A philosopher looks at developmental biology

Evelyn Fox Keller Harvard University Press, Cambridge, MA; 2002. 388 pp. £19.95, hardback. ISBN 0-674-00746-8

Some people will be irritated by the very existence of this book, which surveys a century of attempts to develop mathematical approaches to developmental biology. The problem will lie not so much in the subject as the author, Evelyn Fox Keller, who many biologists will consider to be doubly damned: she was trained as a theoretical physicist before becoming a philosopher of science. Such prejudices should be put aside: Keller's perspective provides a highly stimulating read, which only the ignorant could dismiss.

For many philosophers of science, physics is ‘the’ science and the way in which it has developed forms a model that all other sciences are implicitly expected to follow. But biology is not physics, and there will never be a biological equivalent of the physicists’ dream of a ‘theory of everything’, apart from the modern synthesis of natural selection and population genetics. Developmental biology forms a partial exception to this: theoretical and mathematical models have formed a key element to its development, from D’Arcy Thompson, through Lewis Wolpert's ‘French Flag’ model, right up to the work of Princeton's Institute of Advanced Study.

Keller's aim is to examine the continuities and novelties in the mathematisation of development, and to provide both an historical and philosophical analysis of these features. The book is divided into three equally-weighted parts (models, metaphors and machines), each corresponding to an historical period and to a level of analysis.

The first section focuses on the work of three scientists, two of whom will be familiar – D’Arcy Thompson and Turing, whose work, according to Keller, represented an effective dead end, despite their continued fame. The third, Stéphane Leduc, who worked at the beginning of the last century, is largely forgotten today. Leduc produced a series of striking images showing how inorganic substances could imitate biological phenomena such as chromosomal division – the illustration of ‘artificial karyokinesis by diffusion’ would deceive many an undergraduate. Although Leduc's work was generally well-received at the time, there were some dissenting voices: a reviewer in Nature was particularly, and rightly, ascerbic.
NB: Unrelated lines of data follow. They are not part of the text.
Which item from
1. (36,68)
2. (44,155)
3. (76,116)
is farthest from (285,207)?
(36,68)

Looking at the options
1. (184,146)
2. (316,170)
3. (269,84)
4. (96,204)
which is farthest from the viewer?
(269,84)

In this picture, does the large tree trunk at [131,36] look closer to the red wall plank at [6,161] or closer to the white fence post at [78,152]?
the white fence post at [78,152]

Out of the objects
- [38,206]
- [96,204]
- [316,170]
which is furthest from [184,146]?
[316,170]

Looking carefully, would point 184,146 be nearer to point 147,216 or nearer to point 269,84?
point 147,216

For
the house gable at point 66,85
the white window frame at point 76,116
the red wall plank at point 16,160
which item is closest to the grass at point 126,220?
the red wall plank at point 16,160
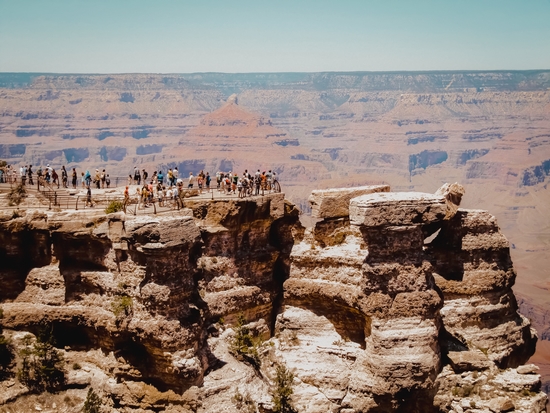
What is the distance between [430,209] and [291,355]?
429 inches

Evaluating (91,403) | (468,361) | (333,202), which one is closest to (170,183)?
(333,202)

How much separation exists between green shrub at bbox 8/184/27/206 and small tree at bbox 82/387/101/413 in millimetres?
12066

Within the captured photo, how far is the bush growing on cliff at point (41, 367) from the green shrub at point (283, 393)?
9.94 meters

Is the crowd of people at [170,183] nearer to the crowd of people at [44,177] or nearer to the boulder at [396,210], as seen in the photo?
the crowd of people at [44,177]

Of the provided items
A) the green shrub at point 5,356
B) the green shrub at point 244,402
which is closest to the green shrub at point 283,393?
the green shrub at point 244,402

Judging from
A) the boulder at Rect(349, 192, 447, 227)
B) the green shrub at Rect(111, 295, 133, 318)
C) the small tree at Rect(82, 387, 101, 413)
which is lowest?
the small tree at Rect(82, 387, 101, 413)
The second section, which deals with the ‘glory days’ of molecular biology, shows how the metaphor of a genetic ‘programme’ helped enrich the growing interest in developmental biology, leading to Lewis Wolpert's conception of ‘positional information’. Because Keller roots her account in a thorough understanding of both the biology and the history, giving some telling early quotes from Morgan on the nature of development, this section is particularly effective. Although this is also the least original part of the book – much of the material has been studied many times over by Keller and other historians of the period – her focus on Wolpert and on the later Drosophila work by Nüsslein-Volhard and Wieshaus gives a depth to her analysis that sets it aside from many previous accounts. Final year students or post-graduates should be given this middle section and told not to come back until they have read it thoroughly: it will give some necessary historical depth to their obsession with the latest articles in Cell or Development, and above all it will entertain them and make them think.

The final section will probably be the most contentious, as Keller becomes less of an observer of science and, increasingly, a participant. History may begin yesterday, but many of Keller's comments are about today and tomorrow. There is, of course, no problem with such a breaking down of what are essentially artificial academic boundaries, but Keller can probably expect some rude rebuttal (or more likely, a dismissive silence) from the researchers on artificial life and biological computers whose work she discusses.

Keller opens the final section with a discussion of the return of the image as proof, in particular following the development of spectacularly effective techniques such as GFP expression in living cells. In this chapter on ‘The visual culture of molecular embryology’, Keller provides a frustratingly brief discussion of the parallels with the late 17th century, when microscopic images took on such power. It is not only the brevity of this chapter that is disappointing: given Keller's training, there is surprisingly little reference to, or use of, the substantial historical and philosophical literature on the meaning of representation in science, and the references to early use of the microscope and the world it revealed are virtually all to secondary sources. There is a fascinating book to be written on this topic, if someone with the appropriate wide-ranging knowledge and interests was to seize the opportunity. Keller's survey can be seen as a tantalizing exploration of some of the issues.

The ‘science wars’ have soured relations between scientists and philosophers of science, with scientists becoming even more allergic to the views of their colleagues in departments of philosophy and sociology than they were previously. This is unfortunate: as Keller's book shows, an external view of our work can provide not only legitimate comment and study, but can also enrich our own understanding of what we are doing, and why.